ASA BGP & NAT

tahscolony · ‎02-15-2016

Quick question, so hopefully easy answer. If I have a single link to a provider that has a /31 IP, can I assign that IP to the outside interface, setup BGP peering with the other IP of the /31 and then Dynamic NAT traffic going out that interface? Also what model and version software would support it?

Philip D'Ath · ‎02-15-2016

To the best of my knowledge, ASA's do not support /31's. You'll need to get a /30.

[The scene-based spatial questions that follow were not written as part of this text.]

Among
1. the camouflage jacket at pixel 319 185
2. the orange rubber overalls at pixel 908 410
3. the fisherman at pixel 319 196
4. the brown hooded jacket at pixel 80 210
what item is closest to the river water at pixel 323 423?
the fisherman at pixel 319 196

If you only have a /30 (or a /31) and no other public address space then I don't understand why you would want to use BGP. You have no routes to advertise to your ISP.

tahscolony · ‎02-16-2016

It's a Public/Private setup for a Cloud service. We would receive all their public routes over a tunnel. It's through a direct connection, not over the open Internet, but would have a VPN over the open internet as a backup, again using BGP, their routes would be redistributed into our OSPF at that point. Since we don't own Public space, we would have to NAT back to them using the /31 IP they provide. Looks like we will need to do this on the router then.

Philip D'Ath · ‎02-16-2016

If you can only get a /31 then it has to be a router.

If you can get /30 then you could probably do it on an ASA - but my first choice would be a router.

tahscolony · ‎02-16-2016

Yep, going to terminate them on an ASR 1K instead.